PROBLEM TO SOLVE:
Render the stretch of rows from the line containing "Of the listed" through the last row as a numbered list, leaving out blank lines.

MATERIALS PROVIDED:

________________________________________

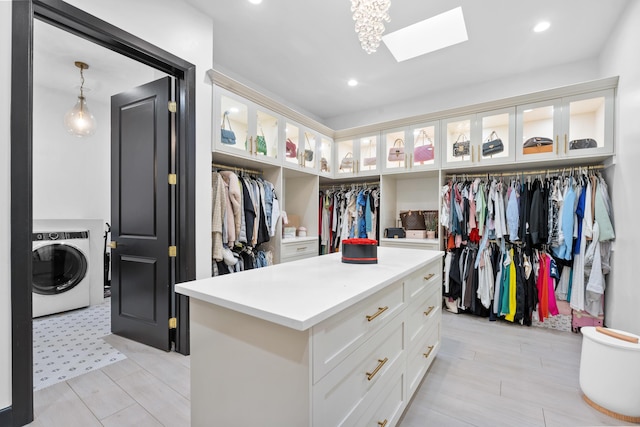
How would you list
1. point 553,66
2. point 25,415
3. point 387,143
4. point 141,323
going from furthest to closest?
point 387,143 → point 553,66 → point 141,323 → point 25,415

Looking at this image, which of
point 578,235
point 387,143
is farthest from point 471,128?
point 578,235

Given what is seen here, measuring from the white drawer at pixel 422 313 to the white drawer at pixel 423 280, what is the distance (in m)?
0.04

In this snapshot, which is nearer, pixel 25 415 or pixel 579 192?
pixel 25 415

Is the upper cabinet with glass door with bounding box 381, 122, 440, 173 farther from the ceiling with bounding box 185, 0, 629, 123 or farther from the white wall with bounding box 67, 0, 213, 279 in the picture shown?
the white wall with bounding box 67, 0, 213, 279

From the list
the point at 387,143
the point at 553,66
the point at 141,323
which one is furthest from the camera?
the point at 387,143

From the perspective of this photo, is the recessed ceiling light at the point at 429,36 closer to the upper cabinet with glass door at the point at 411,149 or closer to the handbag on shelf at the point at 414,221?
the upper cabinet with glass door at the point at 411,149

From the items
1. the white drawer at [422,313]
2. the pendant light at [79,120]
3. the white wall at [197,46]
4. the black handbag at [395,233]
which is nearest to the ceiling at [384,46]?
the white wall at [197,46]

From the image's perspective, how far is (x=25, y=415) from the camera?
1.54 meters

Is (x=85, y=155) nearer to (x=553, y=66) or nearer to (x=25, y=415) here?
(x=25, y=415)

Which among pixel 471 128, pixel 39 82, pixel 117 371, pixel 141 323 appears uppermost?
pixel 39 82

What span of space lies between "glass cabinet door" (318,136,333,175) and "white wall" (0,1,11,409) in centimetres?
297

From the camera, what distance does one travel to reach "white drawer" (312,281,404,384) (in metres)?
0.91

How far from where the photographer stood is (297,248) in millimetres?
3668

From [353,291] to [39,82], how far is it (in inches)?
187
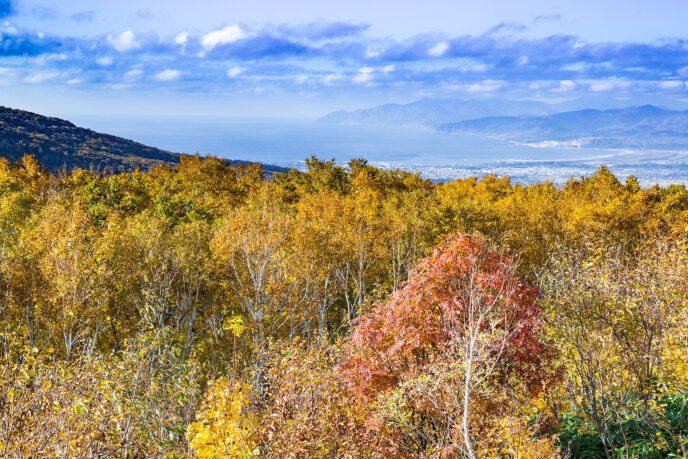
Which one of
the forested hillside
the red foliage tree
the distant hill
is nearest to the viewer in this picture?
the forested hillside

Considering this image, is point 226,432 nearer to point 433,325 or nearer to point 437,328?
point 437,328

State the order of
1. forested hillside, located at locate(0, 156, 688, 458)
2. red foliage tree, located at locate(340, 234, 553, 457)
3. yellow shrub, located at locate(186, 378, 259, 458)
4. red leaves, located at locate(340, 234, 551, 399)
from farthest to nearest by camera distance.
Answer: red leaves, located at locate(340, 234, 551, 399)
red foliage tree, located at locate(340, 234, 553, 457)
forested hillside, located at locate(0, 156, 688, 458)
yellow shrub, located at locate(186, 378, 259, 458)

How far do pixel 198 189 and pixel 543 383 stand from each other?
153ft

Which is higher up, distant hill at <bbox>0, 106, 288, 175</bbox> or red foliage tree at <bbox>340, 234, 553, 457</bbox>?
distant hill at <bbox>0, 106, 288, 175</bbox>

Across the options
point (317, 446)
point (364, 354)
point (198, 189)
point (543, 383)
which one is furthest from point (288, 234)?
point (198, 189)

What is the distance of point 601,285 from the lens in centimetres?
1213

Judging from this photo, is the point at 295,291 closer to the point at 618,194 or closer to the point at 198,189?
the point at 198,189

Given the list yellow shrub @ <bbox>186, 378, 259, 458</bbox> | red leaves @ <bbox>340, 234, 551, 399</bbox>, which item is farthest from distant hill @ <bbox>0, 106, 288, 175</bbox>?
yellow shrub @ <bbox>186, 378, 259, 458</bbox>

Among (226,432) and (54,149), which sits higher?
(54,149)

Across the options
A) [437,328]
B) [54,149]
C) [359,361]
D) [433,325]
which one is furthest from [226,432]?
[54,149]

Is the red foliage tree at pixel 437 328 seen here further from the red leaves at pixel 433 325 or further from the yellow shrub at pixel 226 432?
the yellow shrub at pixel 226 432

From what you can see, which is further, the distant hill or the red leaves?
the distant hill

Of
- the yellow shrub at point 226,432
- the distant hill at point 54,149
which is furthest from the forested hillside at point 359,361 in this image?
the distant hill at point 54,149

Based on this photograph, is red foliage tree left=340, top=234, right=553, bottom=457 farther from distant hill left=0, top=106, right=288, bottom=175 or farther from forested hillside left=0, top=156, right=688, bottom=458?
distant hill left=0, top=106, right=288, bottom=175
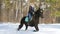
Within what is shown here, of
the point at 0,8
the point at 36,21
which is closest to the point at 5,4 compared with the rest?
the point at 0,8

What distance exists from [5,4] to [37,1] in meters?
2.60

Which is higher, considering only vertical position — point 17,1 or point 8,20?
point 17,1

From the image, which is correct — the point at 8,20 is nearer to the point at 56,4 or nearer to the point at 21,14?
the point at 21,14

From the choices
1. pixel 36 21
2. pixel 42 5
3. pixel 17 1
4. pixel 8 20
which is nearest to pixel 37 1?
pixel 42 5

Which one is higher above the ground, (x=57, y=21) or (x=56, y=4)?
(x=56, y=4)

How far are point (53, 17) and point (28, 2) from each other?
2378 millimetres

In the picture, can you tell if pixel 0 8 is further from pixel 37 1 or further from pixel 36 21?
pixel 36 21

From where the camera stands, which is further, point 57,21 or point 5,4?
point 5,4

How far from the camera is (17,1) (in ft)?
58.4

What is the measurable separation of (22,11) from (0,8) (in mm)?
1779

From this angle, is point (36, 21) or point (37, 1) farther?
point (37, 1)

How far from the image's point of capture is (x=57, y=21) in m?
16.4

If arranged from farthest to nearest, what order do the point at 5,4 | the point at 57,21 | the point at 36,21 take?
the point at 5,4, the point at 57,21, the point at 36,21

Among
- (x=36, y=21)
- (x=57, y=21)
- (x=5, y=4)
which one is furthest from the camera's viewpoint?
(x=5, y=4)
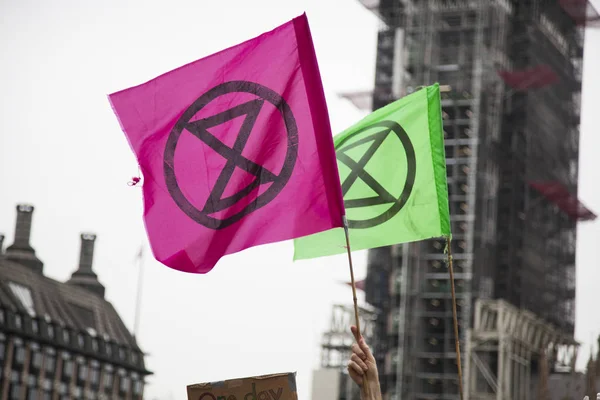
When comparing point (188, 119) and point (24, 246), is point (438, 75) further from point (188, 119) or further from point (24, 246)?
point (188, 119)

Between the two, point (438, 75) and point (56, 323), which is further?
point (56, 323)

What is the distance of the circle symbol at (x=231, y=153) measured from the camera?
30.0ft

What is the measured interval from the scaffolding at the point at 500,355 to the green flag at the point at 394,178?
55270 millimetres

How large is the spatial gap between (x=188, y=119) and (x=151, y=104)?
37cm

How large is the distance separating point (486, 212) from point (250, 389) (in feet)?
214

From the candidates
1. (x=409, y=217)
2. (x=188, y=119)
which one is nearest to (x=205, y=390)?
(x=188, y=119)

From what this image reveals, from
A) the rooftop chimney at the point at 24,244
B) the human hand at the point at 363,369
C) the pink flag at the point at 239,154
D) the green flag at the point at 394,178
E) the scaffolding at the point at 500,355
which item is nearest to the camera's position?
the human hand at the point at 363,369

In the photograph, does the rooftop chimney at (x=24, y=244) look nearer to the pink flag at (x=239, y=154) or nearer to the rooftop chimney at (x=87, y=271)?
the rooftop chimney at (x=87, y=271)

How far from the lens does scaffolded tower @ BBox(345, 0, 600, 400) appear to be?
69562 millimetres

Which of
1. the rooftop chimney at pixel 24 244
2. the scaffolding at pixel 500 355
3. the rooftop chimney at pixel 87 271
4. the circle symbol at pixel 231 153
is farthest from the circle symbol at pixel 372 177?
the rooftop chimney at pixel 87 271

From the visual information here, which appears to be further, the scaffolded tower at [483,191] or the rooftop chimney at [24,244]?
the rooftop chimney at [24,244]

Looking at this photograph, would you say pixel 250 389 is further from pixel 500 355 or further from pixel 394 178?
pixel 500 355

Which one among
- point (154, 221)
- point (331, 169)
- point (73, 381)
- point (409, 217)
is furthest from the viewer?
point (73, 381)

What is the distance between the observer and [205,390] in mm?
6828
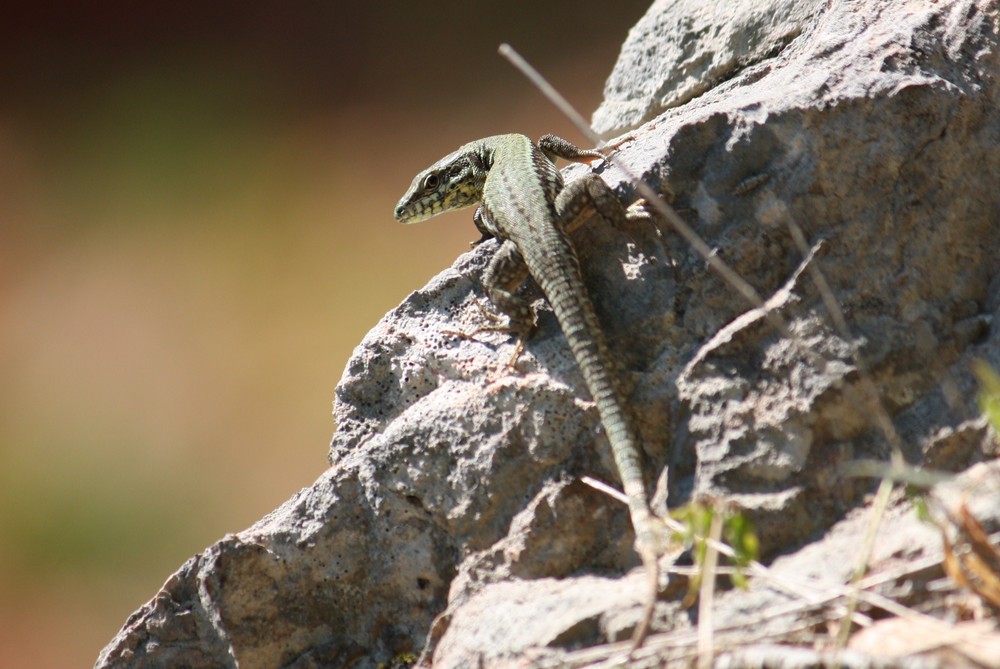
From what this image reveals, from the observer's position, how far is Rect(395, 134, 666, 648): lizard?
2.71m

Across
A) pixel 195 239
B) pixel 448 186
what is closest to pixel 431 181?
pixel 448 186

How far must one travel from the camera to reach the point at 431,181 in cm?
456

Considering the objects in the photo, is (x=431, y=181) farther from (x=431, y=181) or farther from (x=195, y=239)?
(x=195, y=239)

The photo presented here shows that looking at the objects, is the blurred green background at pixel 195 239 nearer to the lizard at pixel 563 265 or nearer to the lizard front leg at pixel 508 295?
the lizard at pixel 563 265

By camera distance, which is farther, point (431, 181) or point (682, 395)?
point (431, 181)

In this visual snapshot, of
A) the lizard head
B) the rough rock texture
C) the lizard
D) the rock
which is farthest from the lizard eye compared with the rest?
the rough rock texture

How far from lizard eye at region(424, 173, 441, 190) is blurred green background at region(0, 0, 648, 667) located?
3.00 m

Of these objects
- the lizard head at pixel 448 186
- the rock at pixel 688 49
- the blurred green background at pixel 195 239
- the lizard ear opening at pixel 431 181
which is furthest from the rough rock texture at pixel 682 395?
→ the blurred green background at pixel 195 239

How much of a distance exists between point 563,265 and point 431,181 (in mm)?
1638

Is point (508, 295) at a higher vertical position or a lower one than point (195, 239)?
lower

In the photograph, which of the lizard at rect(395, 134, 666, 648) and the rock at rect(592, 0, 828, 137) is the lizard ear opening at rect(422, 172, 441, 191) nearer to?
the lizard at rect(395, 134, 666, 648)

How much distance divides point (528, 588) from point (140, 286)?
621 centimetres

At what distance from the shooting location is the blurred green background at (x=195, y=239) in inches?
287

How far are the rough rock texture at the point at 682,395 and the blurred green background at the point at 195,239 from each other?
412cm
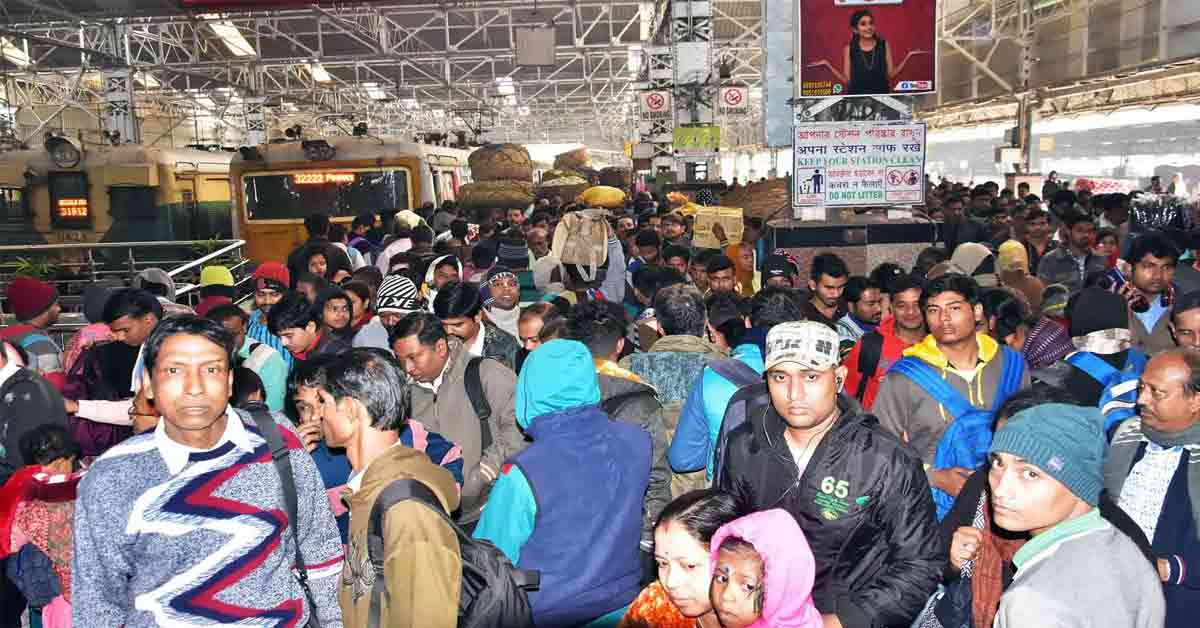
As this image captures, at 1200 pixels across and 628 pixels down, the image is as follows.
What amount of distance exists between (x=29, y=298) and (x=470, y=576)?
4.90 meters

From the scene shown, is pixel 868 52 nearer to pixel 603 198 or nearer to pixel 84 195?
pixel 603 198

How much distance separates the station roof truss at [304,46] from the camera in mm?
24297

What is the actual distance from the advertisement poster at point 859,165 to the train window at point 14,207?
14.9 meters

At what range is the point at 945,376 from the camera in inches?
179

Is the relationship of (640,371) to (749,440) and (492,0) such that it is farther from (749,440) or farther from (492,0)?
(492,0)

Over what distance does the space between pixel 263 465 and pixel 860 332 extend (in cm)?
424

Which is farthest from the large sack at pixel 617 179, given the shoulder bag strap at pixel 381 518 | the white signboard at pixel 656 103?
the shoulder bag strap at pixel 381 518

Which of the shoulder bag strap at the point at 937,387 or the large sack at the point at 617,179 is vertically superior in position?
the large sack at the point at 617,179

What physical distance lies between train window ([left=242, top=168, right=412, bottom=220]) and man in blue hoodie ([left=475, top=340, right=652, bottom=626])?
15.2 m

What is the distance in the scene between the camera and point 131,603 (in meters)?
2.90

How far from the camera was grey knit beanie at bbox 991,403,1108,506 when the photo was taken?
2.71 meters

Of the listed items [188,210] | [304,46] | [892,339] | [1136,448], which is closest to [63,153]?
[188,210]

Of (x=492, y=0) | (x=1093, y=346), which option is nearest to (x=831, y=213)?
(x=1093, y=346)

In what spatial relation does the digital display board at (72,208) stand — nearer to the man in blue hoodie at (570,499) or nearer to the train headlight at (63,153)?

________________________________________

EXERCISE RESPONSE:
1. Of the listed items [188,210] | [304,46] | [892,339] | [1136,448], which is closest to [63,153]?
2. [188,210]
3. Of (x=492, y=0) | (x=1093, y=346), which option is nearest to (x=831, y=213)?
4. (x=1093, y=346)
5. In what spatial relation does the digital display board at (72,208) stand — nearer to the man in blue hoodie at (570,499) or nearer to the train headlight at (63,153)?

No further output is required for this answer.